O pesquisador Thitiwoot Sethapanichsakul, estudante de doutorado e autor principal do estudo, descreveu o animal como “o último titã” da Tailândia. Segundo ele, o fóssil foi encontrado na formação rochosa com dinossauros mais recente já identificada no país. Isso significa que espécies posteriores dificilmente serão encontradas na região. "Rochas mais jovens, formadas no fim da era dos dinossauros, provavelmente não contêm restos desses animais porque a região se transformou em um mar raso", explicou o pesquisador.

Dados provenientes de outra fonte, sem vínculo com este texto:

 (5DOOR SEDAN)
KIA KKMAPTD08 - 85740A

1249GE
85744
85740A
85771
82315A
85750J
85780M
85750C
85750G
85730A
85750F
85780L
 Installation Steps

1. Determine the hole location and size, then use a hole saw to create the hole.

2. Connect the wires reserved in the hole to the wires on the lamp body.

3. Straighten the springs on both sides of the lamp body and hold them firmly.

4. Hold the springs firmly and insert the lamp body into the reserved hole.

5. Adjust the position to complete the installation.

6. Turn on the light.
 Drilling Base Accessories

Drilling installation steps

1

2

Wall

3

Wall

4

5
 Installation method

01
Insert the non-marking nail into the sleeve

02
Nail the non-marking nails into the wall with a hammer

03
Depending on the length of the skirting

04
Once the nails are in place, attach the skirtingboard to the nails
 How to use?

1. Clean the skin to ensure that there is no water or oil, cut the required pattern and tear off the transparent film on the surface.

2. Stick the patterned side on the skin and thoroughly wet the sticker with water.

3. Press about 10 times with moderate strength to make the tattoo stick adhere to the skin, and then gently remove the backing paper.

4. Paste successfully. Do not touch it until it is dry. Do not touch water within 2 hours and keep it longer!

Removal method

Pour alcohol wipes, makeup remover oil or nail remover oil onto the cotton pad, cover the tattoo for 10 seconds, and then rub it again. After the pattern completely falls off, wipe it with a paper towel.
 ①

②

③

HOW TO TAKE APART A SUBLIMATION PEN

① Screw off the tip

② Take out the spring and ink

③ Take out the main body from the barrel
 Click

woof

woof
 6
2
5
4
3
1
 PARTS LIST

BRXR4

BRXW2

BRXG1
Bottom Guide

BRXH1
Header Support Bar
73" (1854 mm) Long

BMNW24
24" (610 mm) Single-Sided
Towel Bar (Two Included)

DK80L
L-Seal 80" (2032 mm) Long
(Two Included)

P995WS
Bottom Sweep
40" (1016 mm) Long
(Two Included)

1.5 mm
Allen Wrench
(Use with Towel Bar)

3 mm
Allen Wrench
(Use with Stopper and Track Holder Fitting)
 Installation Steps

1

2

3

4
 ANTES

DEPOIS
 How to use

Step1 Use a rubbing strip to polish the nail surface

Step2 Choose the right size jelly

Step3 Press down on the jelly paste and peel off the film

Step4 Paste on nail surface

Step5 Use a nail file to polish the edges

Embora gigantesco, o Nagatitan ainda era menor do que alguns dos maiores saurópodes já conhecidos. Sethapanichsakul comparou a espécie ao Patagotitan, que poderia chegar a 60 toneladas, e ao Ruyangosaurus, estimado em cerca de 50 toneladas.
Durante o período Cretáceo Inferior, a região onde hoje fica a Tailândia tinha clima árido a semiárido. Os cientistas afirmam que esse ambiente favorecia os saurópodes, que usavam a grande área de superfície do pescoço e da cauda para ajudar na regulação da temperatura corporal. A área também fazia parte de um sistema de rios sinuosos. O ecossistema abrigava peixes, tubarões de água doce e crocodilos.
O Nagatitan convivia com outros dinossauros herbívoros menores, além de grandes predadores carnívoros, como espinossaurídeos e carcharodontossaurianos. Pterossauros, répteis voadores que se alimentavam de peixes, também habitavam a região.
Os pesquisadores classificaram o animal como integrante dos euhelopodídeos, um grupo de saurópodes encontrado apenas na Ásia.
A identificação da nova espécie foi possível graças à análise detalhada das estruturas ósseas e ao uso de tecnologias de digitalização e impressão 3D. Isso permitiu que cientistas da Tailândia e do Reino Unido estudassem os fósseis de forma colaborativa, mesmo à distância.
O paleontólogo Paul Upchurch, coautor do estudo e pesquisador da UCL, afirmou que o uso dessas tecnologias também ajudou a reduzir a necessidade de viagens internacionais e, consequentemente, a emissão de carbono.
Uma reconstrução em tamanho real do dinossauro está em exibição no Thainosaur Museum, em Bangkok.
Segundo a pesquisadora Sita Manitkoon, da Mahasarakham University e líder do projeto, o país tem uma das maiores diversidades de fósseis de dinossauros da Ásia, apesar de os estudos na área terem começado há apenas cerca de 40 anos.
A equipe também destacou que ainda existe uma grande coleção de fósseis de saurópodes na Tailândia que não foi formalmente descrita. Isso significa que novas espécies podem ser identificadas nos próximos anos.
O estudo recebeu financiamento da National Geographic Society.